> [TASKS TO PERFORM]:
(a) In the explanation of the Nock "if" formula, what does `[4 4 b]` yield, given the assumption about what `b` produces?
(b) Extend the explanation of the Nock "if" formula, picking up after its final sentence.

How does this work? We've replaced `[6 b c d]`

with the formula
`[2 [0 1] [2 [1 c d] [[1 0] [4 4 b]]]]`

. We see two uses of `2`

,
our evaluation instruction - an outer and an inner.

Call the inner one `i`

. So we have `[2 [0 1] i]`

. Which means
that, to calculate our product, we use `[0 1]`

- that is, the
original subject - as the subject; and the product of `i`

as
the formula.

Okay, cool. So `i`

is `[2 [1 c d] [[1 0] [4 4 b]]]`

. We compute
Nock with subject `[1 c d]`

, formula `[[1 0] [4 4 b]]`

.

Obviously, `[1 c d]`

produces just `[c d]`

- that is, the ordered
pair of the "then" and "else" formulas. `[[1 0] [4 4 b]]`

is a
line 19 cell - its head is `[1 0]`

, producing just `0`

, its tail
`[4 4 b]`

, producing... what? Well, if `[4 b]`

is `b`

plus `1`

,
`[4 4 b]`

is `b`

plus `2`

.

We're assuming that `b`

produces either `0`

or `1`

. So `[4 4 b]`

yields either `2`

or `3`

. `[[1 0] [4 4 b]]`

is either `[0 2]`

or
`[0 3]`

. Applied to the subject `[c d]`

, this gives us either
`c`

or `d`

- the product of our inner evaluation `i`

. This is
applied to the original subject, and the result is "if."

> [DATA BELOW]:
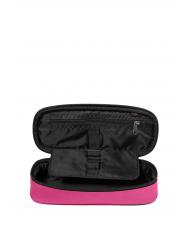 EASTPAK OVAL SINGLE Pi&oacute;rnik r&oacute;żowa ucieczka - Pi&oacute;rniki i akcesoria - 2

> [ANSWERS]:
(a) Either `2` or `3`.

(b)
But we need the full power of the funk, because if `b`

produces,
say, `7`

, all kinds of weirdness will result. We'd really like
`6`

to just crash if the test product is not a boolean. How can
we accomplish this? This is an excellent way to prove to
yourself that you understand Nock: figure out what the real `6`

does. Or you could just agree that `6`

is "if," and move on.

(It's worth noting that in practical, compiler-generated Nock, we
never do anything as funky as these `6`

macro internals. There's
no reason we couldn't build formulas at runtime, but we have no
reason to and we don't - except when actually metaprogramming.
As in most languages, normally code is code and data is data.)